## GAP Data Analytics, Distribution Monitoring

This Jupyter Notebook can be used to monitor various metrics for the GAP packages available on GitHub, as to ease and automate the process of supervising the packages and their development. The analytical framework is particularly intended to be useful in oversight for the purpose of redistribution. It is based on some key release metrics for current release workflows. It is automatically pulling information based on the GAP package distribution repository from GitHub, through metadata from all GAP packages. 

In [None]:
# Import required libraries and packages
import os
import sys
import json
import requests

# Get current working directory and append parent directory for module imports
cwd = os.getcwd()
parent_dir = os.path.dirname(cwd)
sys.path.append(parent_dir)

# Import modules from other project scripts
from data_constants import *

### Updates to Package Distribution

To check for more detailed updates to packages distributed under GAP, there is a repository under the gap-system organisation on GitHub that will scan for updates in the GitHub hosted packages that fall under GAP. As such, this information can be utilised to analyse what packages should be considered in a new release of the system. By comparing current versions to what is in the repository, analysis can be made to determine what the next version will look like.

In [None]:
# Define repositories that are public for gap-packages organisation on GitHub
org = g.get_organization(ORG_NAME_SYSTEM)
repo = org.get_repo(DISTRO_REPO)
labels = ["automatic pr", "new package", "update package"]

In [None]:
# Function to get the latest relesase of GAP and the commit for this version
def get_latest_release():
    repo_url = "https://api.github.com/repos/gap-system/PackageDistro/releases/latest"
    response = requests.get(repo_url)
    latest_release = response.json()
    latest_version = latest_release.get("name")
    version_commit = latest_release.get("target_commitish")
    return latest_version, version_commit

latest_gap_release, version_commit = get_latest_release()
print(f"The latest version of GAP is: {latest_gap_release} and it has the commit {version_commit}")

In [None]:
# Function to get the version from a meta.json file
def get_version_from_meta(meta_json_url):
    response = requests.get(meta_json_url)
    meta_json = response.json()
    version = meta_json.get("Version")
    return version

In [None]:
# Function to get all meta.json files and versions based on the branch
def get_meta(branch):
    api_url = f"https://api.github.com/repos/gap-system/PackageDistro/contents/packages?ref={branch}"
    response = requests.get(api_url)
    package_folders = response.json()

    meta_json_data = []
    for folder in package_folders:
        if folder.get("type") == "dir":
            package_name = folder.get("name")
            meta_json_url = f"https://raw.githubusercontent.com/gap-system/PackageDistro/{branch}/packages/{package_name}/meta.json"

Listing —
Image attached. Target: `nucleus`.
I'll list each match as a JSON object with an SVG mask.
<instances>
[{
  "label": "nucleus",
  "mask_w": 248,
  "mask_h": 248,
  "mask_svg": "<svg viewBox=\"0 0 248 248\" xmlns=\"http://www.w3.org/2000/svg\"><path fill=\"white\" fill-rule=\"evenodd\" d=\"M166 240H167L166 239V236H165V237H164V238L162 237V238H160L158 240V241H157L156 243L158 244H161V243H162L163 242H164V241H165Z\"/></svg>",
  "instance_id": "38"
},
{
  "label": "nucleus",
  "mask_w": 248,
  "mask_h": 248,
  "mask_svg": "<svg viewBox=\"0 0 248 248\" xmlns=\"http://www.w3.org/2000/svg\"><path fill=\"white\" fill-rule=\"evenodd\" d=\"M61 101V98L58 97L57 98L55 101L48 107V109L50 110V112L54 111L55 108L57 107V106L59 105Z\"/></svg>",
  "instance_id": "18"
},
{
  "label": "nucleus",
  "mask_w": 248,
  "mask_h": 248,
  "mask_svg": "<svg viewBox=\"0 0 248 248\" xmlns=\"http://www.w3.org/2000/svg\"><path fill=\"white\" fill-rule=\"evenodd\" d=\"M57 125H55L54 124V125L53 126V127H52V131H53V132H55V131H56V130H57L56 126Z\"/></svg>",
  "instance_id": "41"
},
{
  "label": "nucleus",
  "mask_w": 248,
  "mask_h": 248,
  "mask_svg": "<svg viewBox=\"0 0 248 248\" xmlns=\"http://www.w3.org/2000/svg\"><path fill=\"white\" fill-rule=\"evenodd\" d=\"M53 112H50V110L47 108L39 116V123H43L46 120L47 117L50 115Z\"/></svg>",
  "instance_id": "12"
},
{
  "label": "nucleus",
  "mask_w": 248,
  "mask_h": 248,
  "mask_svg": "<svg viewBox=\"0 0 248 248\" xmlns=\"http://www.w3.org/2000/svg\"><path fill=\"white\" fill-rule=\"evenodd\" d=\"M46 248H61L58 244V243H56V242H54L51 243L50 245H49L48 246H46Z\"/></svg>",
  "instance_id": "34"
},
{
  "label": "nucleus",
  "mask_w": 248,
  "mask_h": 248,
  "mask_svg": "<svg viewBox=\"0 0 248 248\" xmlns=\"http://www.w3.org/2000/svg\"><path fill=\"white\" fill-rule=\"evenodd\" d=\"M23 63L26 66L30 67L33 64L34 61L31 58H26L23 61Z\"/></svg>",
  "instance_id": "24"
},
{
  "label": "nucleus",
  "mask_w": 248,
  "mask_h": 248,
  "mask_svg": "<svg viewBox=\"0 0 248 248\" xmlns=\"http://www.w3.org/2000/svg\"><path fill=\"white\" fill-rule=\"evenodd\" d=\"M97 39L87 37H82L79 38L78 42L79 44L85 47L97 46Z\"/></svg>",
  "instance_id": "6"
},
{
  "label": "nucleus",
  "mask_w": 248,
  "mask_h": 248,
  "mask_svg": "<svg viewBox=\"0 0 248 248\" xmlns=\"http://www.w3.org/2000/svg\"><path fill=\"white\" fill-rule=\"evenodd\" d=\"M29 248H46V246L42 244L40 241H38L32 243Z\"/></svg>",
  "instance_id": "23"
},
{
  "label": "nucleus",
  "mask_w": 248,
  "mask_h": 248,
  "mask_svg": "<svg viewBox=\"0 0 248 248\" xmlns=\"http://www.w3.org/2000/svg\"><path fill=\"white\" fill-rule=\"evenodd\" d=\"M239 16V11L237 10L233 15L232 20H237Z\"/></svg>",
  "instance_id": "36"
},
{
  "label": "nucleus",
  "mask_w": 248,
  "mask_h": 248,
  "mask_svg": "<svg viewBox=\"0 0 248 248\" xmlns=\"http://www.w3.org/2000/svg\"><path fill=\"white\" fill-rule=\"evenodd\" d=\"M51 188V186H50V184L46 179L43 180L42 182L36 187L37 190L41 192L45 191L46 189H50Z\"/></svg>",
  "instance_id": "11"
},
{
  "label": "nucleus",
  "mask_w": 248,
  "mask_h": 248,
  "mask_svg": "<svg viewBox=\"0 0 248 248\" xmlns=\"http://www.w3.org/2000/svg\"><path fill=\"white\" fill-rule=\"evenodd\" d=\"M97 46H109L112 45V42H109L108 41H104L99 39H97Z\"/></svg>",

Set of tasks —
1 - In the GAP notebook, which key does the function get_version_from_meta read from the meta.json data?
2 - Reproduce the part of the GAP notebook starting with "This Jupyter Notebook" and going on through "cwd = os.getcwd()".
The material has no connection to the GAP notebook.

Solutions to each task —
1 - It reads the "Version" key.

2 -
This Jupyter Notebook can be used to monitor various metrics for the GAP packages available on GitHub, as to ease and automate the process of supervising the packages and their development. The analytical framework is particularly intended to be useful in oversight for the purpose of redistribution. It is based on some key release metrics for current release workflows. It is automatically pulling information based on the GAP package distribution repository from GitHub, through metadata from all GAP packages. 

In [None]:
# Import required libraries and packages
import os
import sys
import json
import requests

# Get current working directory and append parent directory for module imports
cwd = os.getcwd()